[VORGEGEBENER TEXT]:

Energieexport: Deutscher Kohlestrom für Europa

Heißt Atomausstieg Stromimport von den Nachbarn? Keineswegs: Noch nie floss so viel Strom ins Ausland wie 2012. Mit viel Kohle im Energiemix.

Eine klare Botschaft auf den Kühlturm eines Kohlekraftwerks projiziert Bild: dpa

FREIBURG taz | Deutschland hat im Jahr 2012 den größten Stromexportüberschuss seiner Geschichte erzielt. Das geht aus vorläufigen Daten der Arbeitsgemeinschaft Energiebilanzen hervor. Danach lag der Überschuss bei 23 Milliarden Kilowattstunden – der bisherige Spitzenwert hatte 2008 bei 22,4 Milliarden gelegen. Die Menge des Exportüberschusses entspricht fast einem Viertel des in Deutschland erzeugten Atomstroms (99 Milliarden Kilowattstunden) und damit der Jahreserzeugung von zwei großen Atomkraftwerken.

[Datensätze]

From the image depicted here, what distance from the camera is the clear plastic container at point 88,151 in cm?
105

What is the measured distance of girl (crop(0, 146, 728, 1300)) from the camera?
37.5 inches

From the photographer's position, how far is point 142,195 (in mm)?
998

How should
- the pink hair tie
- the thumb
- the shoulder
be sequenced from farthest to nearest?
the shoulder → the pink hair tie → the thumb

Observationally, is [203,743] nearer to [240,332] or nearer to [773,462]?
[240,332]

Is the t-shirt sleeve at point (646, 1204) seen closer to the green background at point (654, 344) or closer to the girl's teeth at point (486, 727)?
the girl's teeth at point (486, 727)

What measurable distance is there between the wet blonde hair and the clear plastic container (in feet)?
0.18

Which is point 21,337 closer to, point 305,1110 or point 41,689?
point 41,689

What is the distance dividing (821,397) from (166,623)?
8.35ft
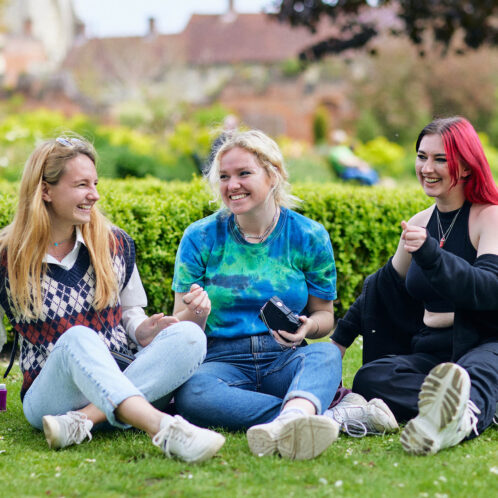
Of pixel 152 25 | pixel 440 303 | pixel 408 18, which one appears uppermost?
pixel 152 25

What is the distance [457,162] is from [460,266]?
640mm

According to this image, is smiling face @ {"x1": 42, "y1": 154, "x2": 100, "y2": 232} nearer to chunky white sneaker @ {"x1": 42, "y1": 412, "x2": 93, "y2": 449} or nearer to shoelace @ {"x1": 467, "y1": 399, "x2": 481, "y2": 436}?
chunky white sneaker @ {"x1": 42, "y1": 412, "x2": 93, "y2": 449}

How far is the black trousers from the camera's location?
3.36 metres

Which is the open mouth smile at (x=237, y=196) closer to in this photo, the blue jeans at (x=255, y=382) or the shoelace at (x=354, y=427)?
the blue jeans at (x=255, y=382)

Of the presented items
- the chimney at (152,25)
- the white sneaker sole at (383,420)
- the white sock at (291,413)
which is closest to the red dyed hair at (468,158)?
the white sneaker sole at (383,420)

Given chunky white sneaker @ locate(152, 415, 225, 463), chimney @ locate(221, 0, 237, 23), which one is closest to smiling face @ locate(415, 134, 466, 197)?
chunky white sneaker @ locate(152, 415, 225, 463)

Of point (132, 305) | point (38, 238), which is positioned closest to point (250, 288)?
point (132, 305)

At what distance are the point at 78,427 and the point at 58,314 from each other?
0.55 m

==

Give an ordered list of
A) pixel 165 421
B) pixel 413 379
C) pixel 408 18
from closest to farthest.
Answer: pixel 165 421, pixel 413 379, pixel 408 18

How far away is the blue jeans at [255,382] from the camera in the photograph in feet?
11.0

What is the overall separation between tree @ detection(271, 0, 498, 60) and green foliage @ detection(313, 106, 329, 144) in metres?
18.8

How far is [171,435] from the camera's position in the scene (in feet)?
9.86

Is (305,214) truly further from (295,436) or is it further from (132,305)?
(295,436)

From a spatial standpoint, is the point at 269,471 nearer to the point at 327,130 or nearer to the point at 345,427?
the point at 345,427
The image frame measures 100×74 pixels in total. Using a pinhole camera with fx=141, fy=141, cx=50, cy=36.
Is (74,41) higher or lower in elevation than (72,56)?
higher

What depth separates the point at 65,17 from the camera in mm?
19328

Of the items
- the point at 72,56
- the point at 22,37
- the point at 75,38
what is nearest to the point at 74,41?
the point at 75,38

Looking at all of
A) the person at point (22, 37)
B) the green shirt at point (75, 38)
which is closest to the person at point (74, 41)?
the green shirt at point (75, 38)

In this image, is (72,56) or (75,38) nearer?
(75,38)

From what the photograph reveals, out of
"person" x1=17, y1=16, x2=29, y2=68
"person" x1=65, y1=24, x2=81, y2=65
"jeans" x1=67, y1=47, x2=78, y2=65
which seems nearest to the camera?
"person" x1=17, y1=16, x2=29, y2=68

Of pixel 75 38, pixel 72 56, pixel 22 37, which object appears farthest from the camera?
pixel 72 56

[ARBEITSAUFTRAG]: Gib bitte aus dem Text zum deutschen Stromexport den Abschnitt zwischen „Energieexport: Deutscher Kohlestrom“ und „Kohle im Energiemix.“ wörtlich wieder, beide Stellen eingeschlossen.

[SCHRIFTLICHE ANTWORT]:
Energieexport: Deutscher Kohlestrom für Europa

Heißt Atomausstieg Stromimport von den Nachbarn? Keineswegs: Noch nie floss so viel Strom ins Ausland wie 2012. Mit viel Kohle im Energiemix.